What you are asked to do>
Please repeat every record exactly, leaving out any pictures.

Records provided below:

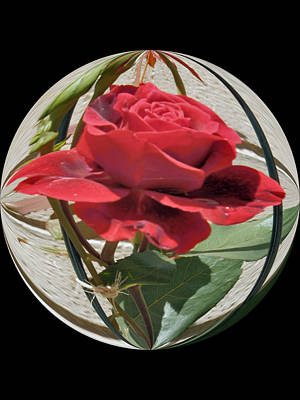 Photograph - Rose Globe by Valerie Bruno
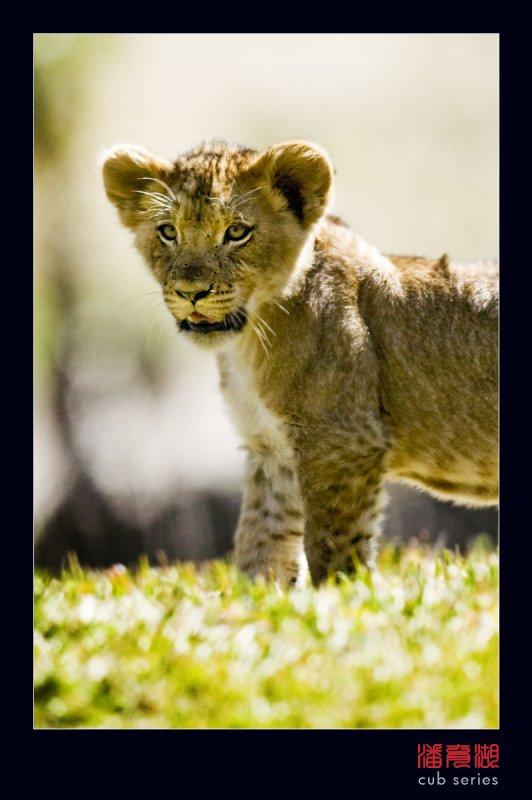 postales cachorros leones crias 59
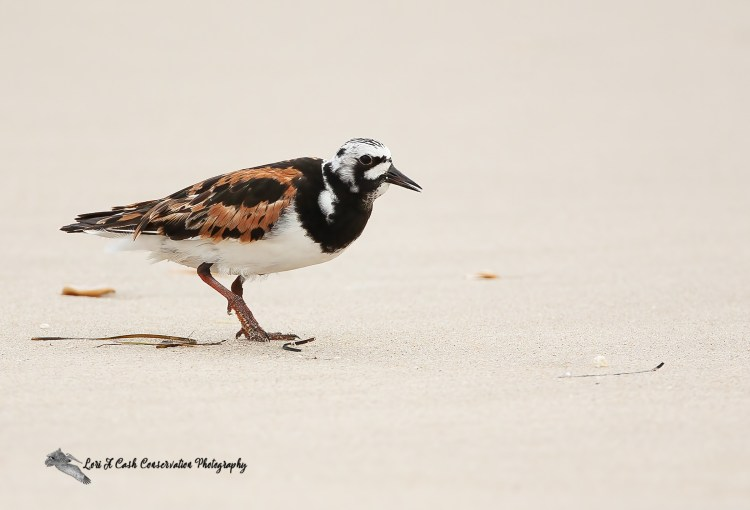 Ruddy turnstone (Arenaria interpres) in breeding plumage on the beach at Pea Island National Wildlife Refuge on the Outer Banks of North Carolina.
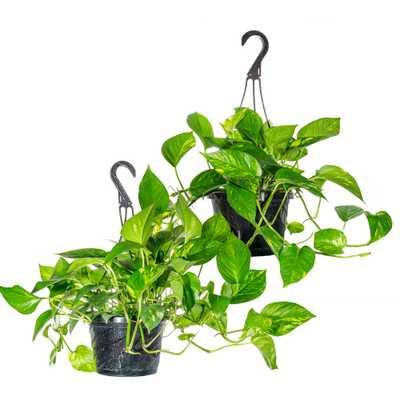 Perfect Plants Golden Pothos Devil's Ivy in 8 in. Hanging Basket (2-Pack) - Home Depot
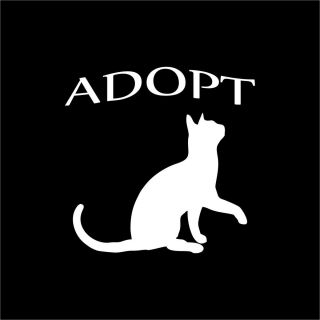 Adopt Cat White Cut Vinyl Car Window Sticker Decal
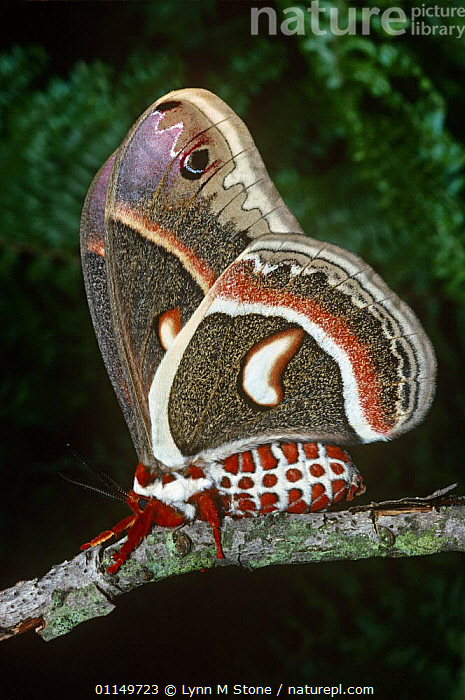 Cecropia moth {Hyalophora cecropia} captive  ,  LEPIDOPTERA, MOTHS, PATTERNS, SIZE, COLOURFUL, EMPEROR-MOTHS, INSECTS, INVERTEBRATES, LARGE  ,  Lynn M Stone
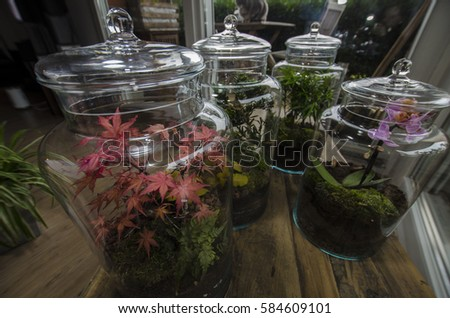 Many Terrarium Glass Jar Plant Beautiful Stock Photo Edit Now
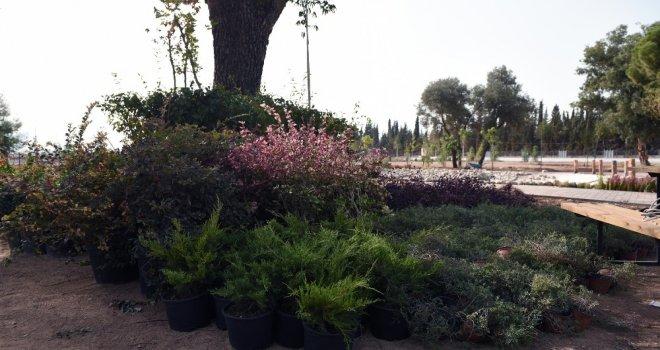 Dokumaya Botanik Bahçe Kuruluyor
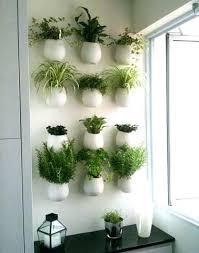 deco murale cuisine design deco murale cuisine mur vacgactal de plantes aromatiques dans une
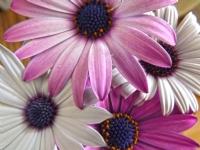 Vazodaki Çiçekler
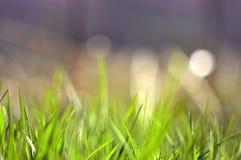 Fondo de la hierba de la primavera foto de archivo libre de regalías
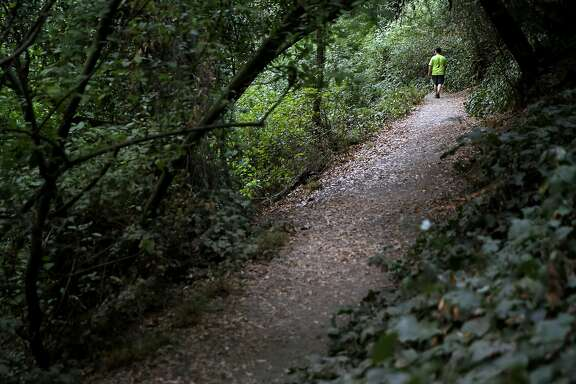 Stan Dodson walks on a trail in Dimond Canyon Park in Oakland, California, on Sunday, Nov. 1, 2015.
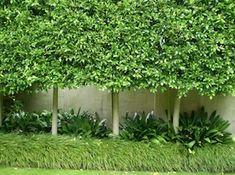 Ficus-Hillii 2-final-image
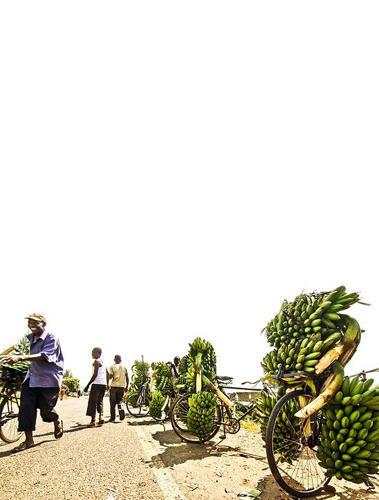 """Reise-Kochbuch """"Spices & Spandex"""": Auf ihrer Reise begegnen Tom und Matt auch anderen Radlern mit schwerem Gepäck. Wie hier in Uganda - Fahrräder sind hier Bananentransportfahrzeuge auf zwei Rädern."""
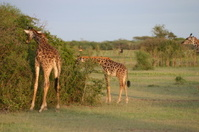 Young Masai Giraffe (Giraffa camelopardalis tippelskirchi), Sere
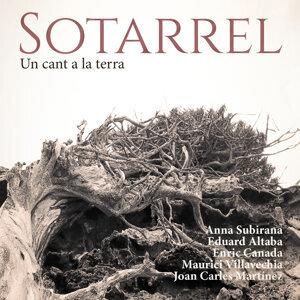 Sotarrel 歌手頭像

End of Records provided.

Exercise result>
 Photograph - Rose Globe by Valerie Bruno
 postales cachorros leones crias 59
 Ruddy turnstone (Arenaria interpres) in breeding plumage on the beach at Pea Island National Wildlife Refuge on the Outer Banks of North Carolina.
 Perfect Plants Golden Pothos Devil's Ivy in 8 in. Hanging Basket (2-Pack) - Home Depot
 Adopt Cat White Cut Vinyl Car Window Sticker Decal
 Cecropia moth {Hyalophora cecropia} captive  ,  LEPIDOPTERA, MOTHS, PATTERNS, SIZE, COLOURFUL, EMPEROR-MOTHS, INSECTS, INVERTEBRATES, LARGE  ,  Lynn M Stone
 Many Terrarium Glass Jar Plant Beautiful Stock Photo Edit Now
 Dokumaya Botanik Bahçe Kuruluyor
 deco murale cuisine design deco murale cuisine mur vacgactal de plantes aromatiques dans une
 Vazodaki Çiçekler
 Fondo de la hierba de la primavera foto de archivo libre de regalías
 Stan Dodson walks on a trail in Dimond Canyon Park in Oakland, California, on Sunday, Nov. 1, 2015.
 Ficus-Hillii 2-final-image
 """Reise-Kochbuch """"Spices & Spandex"""": Auf ihrer Reise begegnen Tom und Matt auch anderen Radlern mit schwerem Gepäck. Wie hier in Uganda - Fahrräder sind hier Bananentransportfahrzeuge auf zwei Rädern."""
 Young Masai Giraffe (Giraffa camelopardalis tippelskirchi), Sere
 Sotarrel 歌手頭像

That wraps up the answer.